Tive, tenho e terei uma relação de amor com a literatura. Principalmente com um escritor fascinante: Ernest Hemingway. Calma, não desistam já de ler. Sim vou falar de um escritor, mas sobretudo de  um homem que me fascina. Hemingway era tudo o que nos ensinam a não ser: Impulsivo, Lascivo, Revoltoso, Bêbedo. Acrescente-se 4 vezes divorciado,  metido em tudo o que era guerra (combatente na guerra civil espanhola,  combatente anti- nazi ) quando o seu país fingia  que estas guerras nem existiam. Hemingway era americano de nascimento e de morte. Mas europeu de alma, cubano de paixão. E para além de tudo isto, o raio do gajo escrevia bem.
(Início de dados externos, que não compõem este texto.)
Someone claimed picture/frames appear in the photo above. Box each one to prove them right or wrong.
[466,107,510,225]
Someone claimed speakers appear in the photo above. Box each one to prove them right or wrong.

Eu conheci Hemingway com Por quem os sinos dobram.Tinha 14 anos e a noção de guerra heróica morreu aí. A descrição da bondade e da maldade humana nos dois lados da guerra tirou-me, para sempre, parvoíces românticas e lados certos. A guerra civil espanhola está lá, esqueçam os livros da escola: é aquilo e nada mais.  E no Adeus às Armas, eu creio que é quase um retrato auto-biográfico de Ernest na sua relação com a guerra.  Mas, a verdade, é que a vida do homem que libertou o bar do Hotel Ritz dos nazis ( e serviu champagne a seguir, a rodos) é fascinante. E tudo isso está nos seus livros. Amor aos toiros, sem qualquer pudor. Pegar em armas por ideologia, daquela que vale a pena: a liberdade. Paixão assolapada por mulheres. Por álcool.Pela vida.
Eu sei porque sou fascinada por Hemingway. Porque creio, que no fim de contas também tenho, tal como Hemingway, um receio terrível: o receio de não viver.
Não viver com paixão, com causas, acima das regras que nos impõem, desafiando os extremos assusta-me mais do que a morte. É claro que não me vou enfiar numa guerra ( decididamente, acabava morta ao primeiro tiro) mas a tudo o resto...não vou virar as costas!
Sim, morrer já não me assusta. Não viver, isso é que não.Não e não e não!
Por isso Hemingway, este meu copo de vinho é para ti.Fiesta!!


"Nenhum homem é uma ilha, um ser inteiro em si mesmo; todo homem é uma partícula do Continente, uma parte da terra. Se um Pequeno Torrão carregado pelo Mar deixa menor a Europa, como se um Promotório fosse, ou a Herdade de um amigo seu, ou até mesmo a sua própria, também a morte de um único homem me diminui, porque Eu pertenço à Humanidade. Portanto, nunca procures saber por quem os sinos dobram. Eles dobram por ti"


Hemingway, Por quem os Sinos Dobram.